**DOCUMENT SEGMENT:**
○ ○ ○ ○

To avoid any misunderstanding, what you mean is that you could not get it to work for some reason.

As Commodorejohn says, if the BIOS allows it (and I'm sure every model of the GL300 series does) then AFAIK every version of Windows, at least up to Vista, can use a HD 5.25" drive to read and write HD and DD diskettes (with the usual caution about mixing formats on the same diskette).

You can't use 5 1/4" 360K drives in XP or win7. They simply won't work.
I know because in DOS mine worked fine, but soon as I go into windows, it'll try to seek and then come up with nothing. And it was the only FDD I had hooked up at the time.

PC 300GL does support 360K drives (although I couldn't get mine to work with some of the cables I had). Mind you, there's many models in the PC 300 series.
 
Many posts on this site for deviceside and PLR Electronics devices.

Complex and not for all, but all we have now.

Big "gap" in backward compatibility with 5.25" disk drives and floppies for many reasons.

Just do a Google search.

Frank
 
You can't use 5 1/4" 360K drives in XP or win7. They simply won't work.
I believe you'd already said that, and no one's arguing ;-)

The OP said "I have tried to use a 5.25" with my IBM PC 300 GL, but it doesn't work,"; he doesn't want to tell us which of the half-dozen or so types of 5.25" FDD he tried (SS,DS,SD,DD,HD,48TPI,96TPI,100TPI etc.) but if he's talking about a DS/DD 360K drive, or almost anything other than an HD drive, then he's probably correct.

On the other hand what Commodorejohn and I are trying to point out in case someone reads that to mean that no 5.25" drives work in XP etc. is that
AFAIK every version of Windows, at least up to Vista, can use a HD 5.25" drive to read and write HD and DD diskettes
so you rarely really need a 360K drive in the first place.

○ ○ ○ ○

**PROBLEMS AND TASKS:**
**a.** In the floppy drive discussion, why does the last post say a 360K drive is rarely needed? Answer in one to three sentences.
**b.** Please continue the floppy drive discussion from where it stops.

**LISTING:**

○ ○ ○ ○

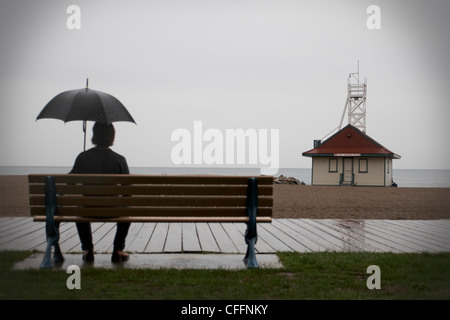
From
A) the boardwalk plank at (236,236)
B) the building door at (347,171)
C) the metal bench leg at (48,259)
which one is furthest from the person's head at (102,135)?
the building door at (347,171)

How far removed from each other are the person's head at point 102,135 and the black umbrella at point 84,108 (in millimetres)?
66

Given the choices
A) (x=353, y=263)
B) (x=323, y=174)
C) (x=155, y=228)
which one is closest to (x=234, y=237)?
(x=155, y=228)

○ ○ ○ ○

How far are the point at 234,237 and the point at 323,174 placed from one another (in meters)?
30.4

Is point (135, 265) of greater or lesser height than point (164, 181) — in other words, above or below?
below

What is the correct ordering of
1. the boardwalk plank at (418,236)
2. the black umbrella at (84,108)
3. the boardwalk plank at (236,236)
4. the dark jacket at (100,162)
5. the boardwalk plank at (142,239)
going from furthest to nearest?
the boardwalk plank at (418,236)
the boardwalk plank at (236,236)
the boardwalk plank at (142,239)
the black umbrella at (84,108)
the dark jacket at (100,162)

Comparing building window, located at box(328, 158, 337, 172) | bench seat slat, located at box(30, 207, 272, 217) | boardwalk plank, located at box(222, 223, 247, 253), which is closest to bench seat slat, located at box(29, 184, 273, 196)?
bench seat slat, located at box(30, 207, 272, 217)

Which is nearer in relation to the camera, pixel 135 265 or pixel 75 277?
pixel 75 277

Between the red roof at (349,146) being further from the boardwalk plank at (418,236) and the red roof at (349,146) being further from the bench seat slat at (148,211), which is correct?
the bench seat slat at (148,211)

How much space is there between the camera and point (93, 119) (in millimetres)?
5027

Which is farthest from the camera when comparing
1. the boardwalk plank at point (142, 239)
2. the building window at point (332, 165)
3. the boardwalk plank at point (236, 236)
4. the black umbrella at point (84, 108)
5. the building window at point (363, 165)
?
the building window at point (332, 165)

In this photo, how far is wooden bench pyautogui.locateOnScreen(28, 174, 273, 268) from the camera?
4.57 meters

○ ○ ○ ○

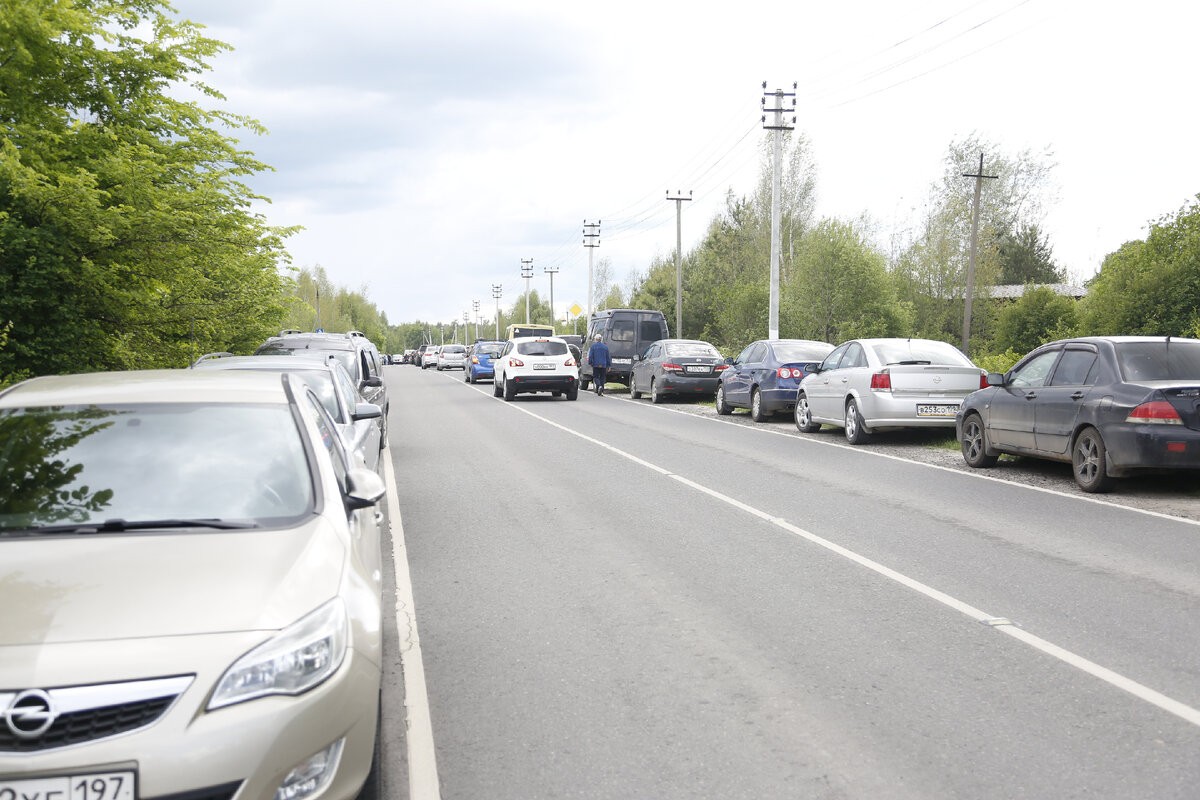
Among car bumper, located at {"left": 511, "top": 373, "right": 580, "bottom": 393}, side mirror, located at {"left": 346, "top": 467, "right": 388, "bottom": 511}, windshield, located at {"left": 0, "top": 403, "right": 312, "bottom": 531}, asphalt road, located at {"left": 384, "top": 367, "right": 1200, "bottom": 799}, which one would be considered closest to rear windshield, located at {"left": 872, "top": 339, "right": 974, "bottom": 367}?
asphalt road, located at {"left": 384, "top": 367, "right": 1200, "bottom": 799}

○ ○ ○ ○

**RESULTS OF THE EXERCISE:**
**a.** A 360K drive is rarely needed because every version of Windows, at least up to Vista, can use an HD 5.25" drive to read and write both HD and DD diskettes, provided the BIOS allows it.

**b.**
PC 300GL does support 360K drives ...Mind you, there's many models in the PC 300 series.
There are indeed; another variable ;-)
 
Reading is fine, but it's generally a bad idea to write to 5.25" DD disks in a HD drive, especially if the disk was previously written to in a DD drive. The HD drive uses a narrower track width and will not completely overwrite the DD track. The disk will then read ok in a HD drive, but not in a DD drive.
 
Reading is fine, but it's generally a bad idea to write to 5.25" DD disks in a HD drive, especially if the disk was previously written to in a DD drive.
Writing to a DD disk in an HD drive is not the bad idea; the drives are designed to do that by varying the write current.

The bad idea in general is writing to a given diskette with different drives, especially in the case of DD/HD disks for the reason you mention but also a potential problem with identical (but slightly misaligned) drives. Keep your working diskettes (that you write to) separated by drive and you shouldn't have any problems.

Like I said,
AFAIK every version of Windows, at least up to Vista, can use a HD 5.25" drive to read and write HD and DD diskettes (with the usual caution about mixing formats on the same diskette).
 
You can't use 5 1/4" 360K drives in XP or win7. They simply won't work.

You can, however, use a 5.25" HD/1.2MB drive in XP. I've done it. I've also had great success with the Epson dual-drive units (5.25" and 3.5" in a single form factor, with a single ribbon cable coming off of it). And you can certainly read 360K disks with that setup.
 
If you're looking for a parallel-port drive, you want the Backpack 3.5" drive. Why? Because, as Chuck(G) has pointed out in the past, the electronics and drivers will work just fine with any old' 5.25" drive. Mount the drive and the electronics into an external 5.25" case, and you're golden. (Although I do forget if it works in Win9x+)

That said... another option would be if your 300GL has an open 16-bit ISA port. If so, you could always pick up a cheap multi-I/O card and use it to drive your existing 5.25" drives, bearing in mind what has already been said about the support capabilities of various Windows versions.